New Jersey hospital’s loss of tax exemption sends a warning
Many not-for-profit hospitals across the country could lose their tax exemption if the same analysis of for-profit activities is applied to them as a New Jersey Tax Court judge recently used in revoking a Morristown hospital’s property-tax exemption, experts say.
Tax Court Judge Vito Bianco decided last month that because Morristown Medical Center operates in many ways like a for-profit business, it should not be exempt from property taxes. The hospital and its parent, Atlantic Health System, brought the lawsuit against the city of Morristown after the municipality had denied the hospital’s claims for property-tax exemptions for several years.
The ruling comes at a time when the tax-exempt status of not-for-profit hospitals faces increased scrutiny amid concerns that some are acting more like for-profit entities, especially when it comes to limited community benefit activities and aggressive debt collection. Though the judge’s ruling affected only the Morristown hospital, experts say it could have implications for hospitals elsewhere.
“The facts they have here are not unique at all to Morristown,” said Michael Meissner, a tax partner at Squire Patton Boggs. “If this standard were applied across the board or across the country, you would have a lot of hospitals that would have some serious concerns.”
The judge in the Morristown case suggested as much. “If it is true that all nonprofit hospitals operate like the Hospital in this case, as was the testimony here, then for purposes of the property-tax exemption, modern nonprofit hospitals are essentially legal fictions,” Bianco wrote.
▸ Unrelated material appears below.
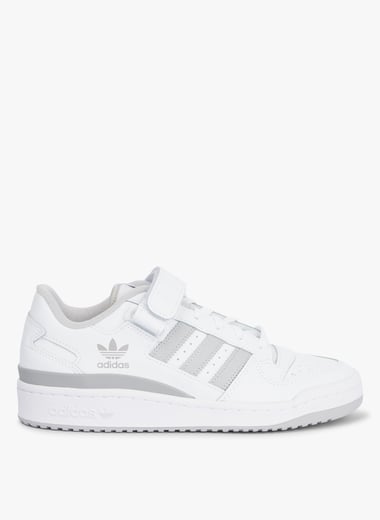 Adidas basket sport sales femme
The judge noted that the hospital has relationships with for-profit subsidiaries and owns a number of forprofit physician practices. The court was “unable to discern between nonprofit activities carried out by the Hospital on the Subject Property, and the for-profit activities carried out by private physicians,” he wrote. “By entan- gling and co-mingling its activities with for-profit entities, the Hospital allowed its property to be used for forbidden for-profit activities.”
In addition, the hospital paid its executives unreasonably high salaries, including $5 million to its CEO in 2005, the judge said.
In a joint statement, Atlantic Health and the municipality of Morristown said the judge last week granted a request by the parties for more time to settle the matter.
Hospitals in Illinois, Ohio and Pennsylvania also have faced tax challenges.
Jim Flynn, who heads the healthcare practice group at Bricker & Eckler, said more challenges to hospitals’ property tax-exempt status are likely as state and local governments hunt for increased property revenue to ease budget crunches. “It’s not the first one of these, and it’s not going to be the last,” he said. “This decision is obviously a bad sign for the way that trend is flowing.”
Many of the practices cited by the judge, such as transactions between Morristown Medical Center and forprofit physicians, are relatively com- mon to not-for-profit hospitals, he said.
The hospital’s executive compensation also is not particularly unique, Meissner said. “Certainly, they are not the only hospital system in the country where the CEO is making multiple millions of dollars to run the hospital system,” he said.
Not-for-profit hospitals in the U.S. received a collective $24.6 billion tax break in 2011, about twice as much as a decade earlier, according to a recent study in Health Affairs. That includes federal and state taxes and the ability to raise money through tax-exempt donations and municipal bonds.
It can be difficult for hospitals to meet the goals of the reformed U.S. healthcare system, including improving care while lowering costs, without entering into many of the types of business arrangements criticized by the judge in the Morristown case, said Don Stuart, a partner at Waller Lansden Dortch & Davis who also leads the American Health Lawyers Association’s tax and finance practice group. “Hospitals are being pushed out there to become creative and collaborate and do more with what they have,” Stuart said.
The Morristown case was somewhat unusual, Stuart said, in that the court focused on the hospital’s operations and structure rather than the benefit it provides to the community. The case may prompt hospitals to work with state lawmakers to more clearly define what they must do to preserve their tax exemption, Stuart added.
For example, Illinois passed a law that requires not-for-profit hospitals to provide certain services whose value is equal to the amount of tax savings they receive from their property tax exemption. Stuart said New Jersey hospitals may push for similar clarity.
Bianco said in his opinion the issue of how to handle hospitals’ tax exemptions is more appropriate for the Legislature than the courts. “If the propertytax exemption for modern nonprofit hospitals is to exist at all in New Jersey going forward, then it is a function of the Legislature and not the courts to promulgate what the terms and conditions will be,” he wrote.
“The facts they have here are not unique at all to Morristown. If this standard were applied across the board or across the country, you would have a lot of hospitals that would have some serious concerns.”